Hoy en día todos sabemos que las emociones y los sentimientos son importantes ¡están de moda!  

Hubo una época pasada en la que esto no era así, pero gracias a los avances de la ciencia se ha podido demostrar que las emociones nos influyen y que por lo tanto deben de ser tenidas en cuenta. Cada vez más en las aulas, en la literatura infantil… se va hablando de emociones y sabemos que una persona adulta emocionalmente segura es capaz de utilizar sus sentimientos como una guía para conocerse a sí mismo, para adaptarse a las situaciones y responder de la forma más adecuada, para relacionarse con los demás…

Y que no saber gestionar adecuadamente las emociones y los sentimientos no sólo nos puede afectar en nuestras relaciones interpersonales, sino que puede llegar a provocar deficiencias  en nuestro sistema inmunitario porque los sentimientos producen cambios fisiológicos en nuestro sistema nervioso, endocrino… en nuestros pensamientos que nos pueden hacer susceptibles al estrés, a la depresión… y otras enfermedades.
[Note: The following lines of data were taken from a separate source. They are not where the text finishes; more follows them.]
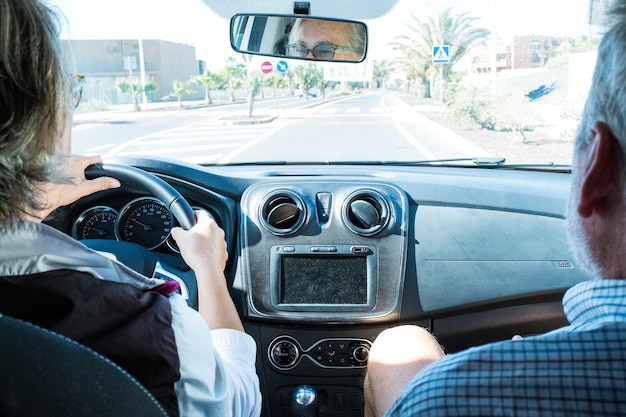 Zbliżenie i portret dwóch dojrzałych ludzi w samochodzie, patrząc na drogę lub ulicę - emeryt senior jazdy samochodem i mężczyzna siedzący obok niej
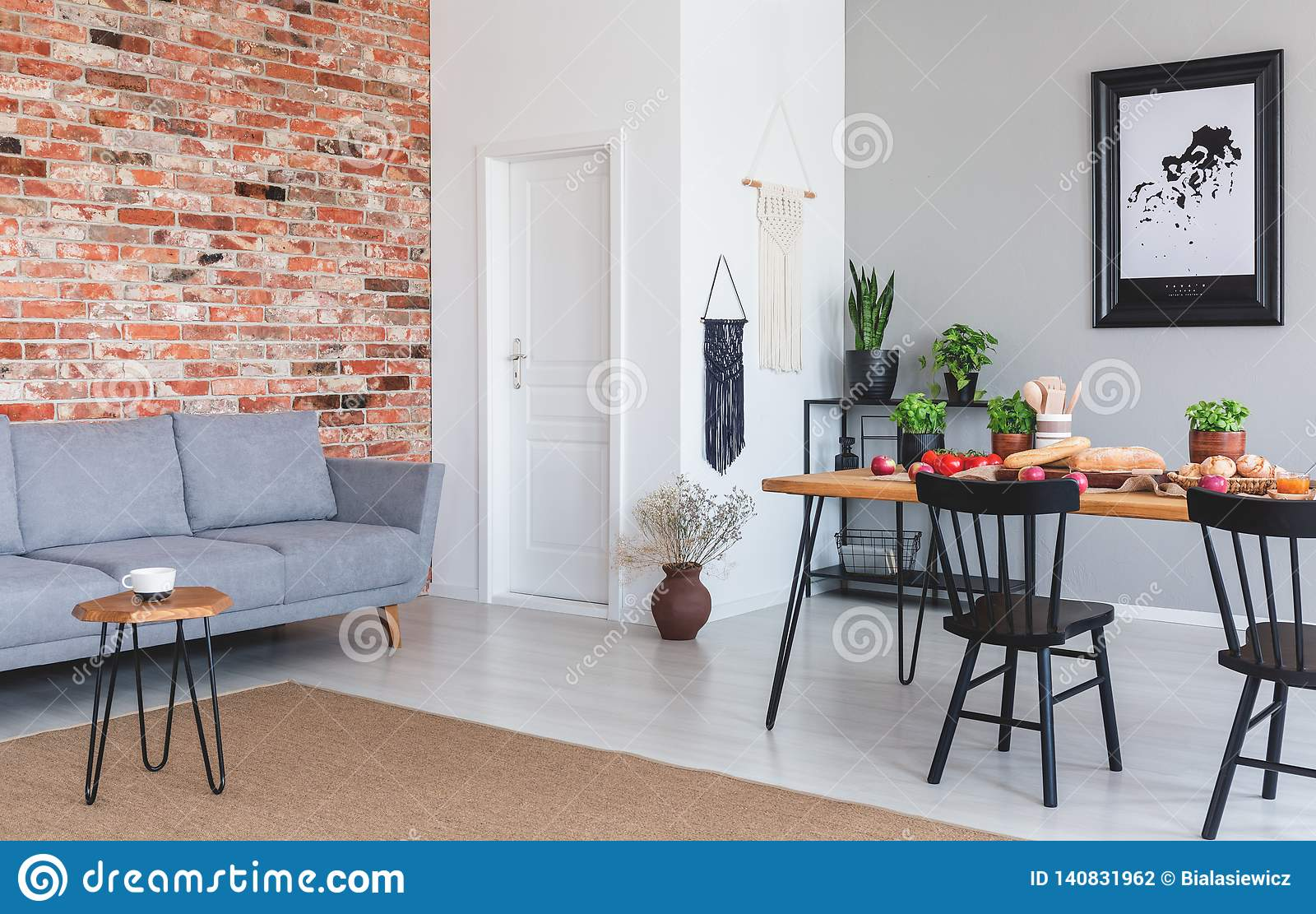 Grey Sofa Against Red Brick Wall In Flat Interior With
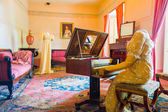 Living room decorated in wooden tables including gold painted details, yellow carpet with a female dress sitting by piano and another woman across simulating daily life at residence Bogota Colombia — Stock Photo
Como padres, como profesores, sabemos de esa importancia pero

¿Cuál es la clave para lograr que nuestros pequeños lleguen a ser adultos emocionalmente seguros?

La clave, la tienes tú.

El entorno en el que crece un bebé y las personas que con él se relacionan influyen en cómo este puede ir construyendo su mundo emocional. Y esa construcción empieza desde el primer momento, desde que el bebé llega al mundo.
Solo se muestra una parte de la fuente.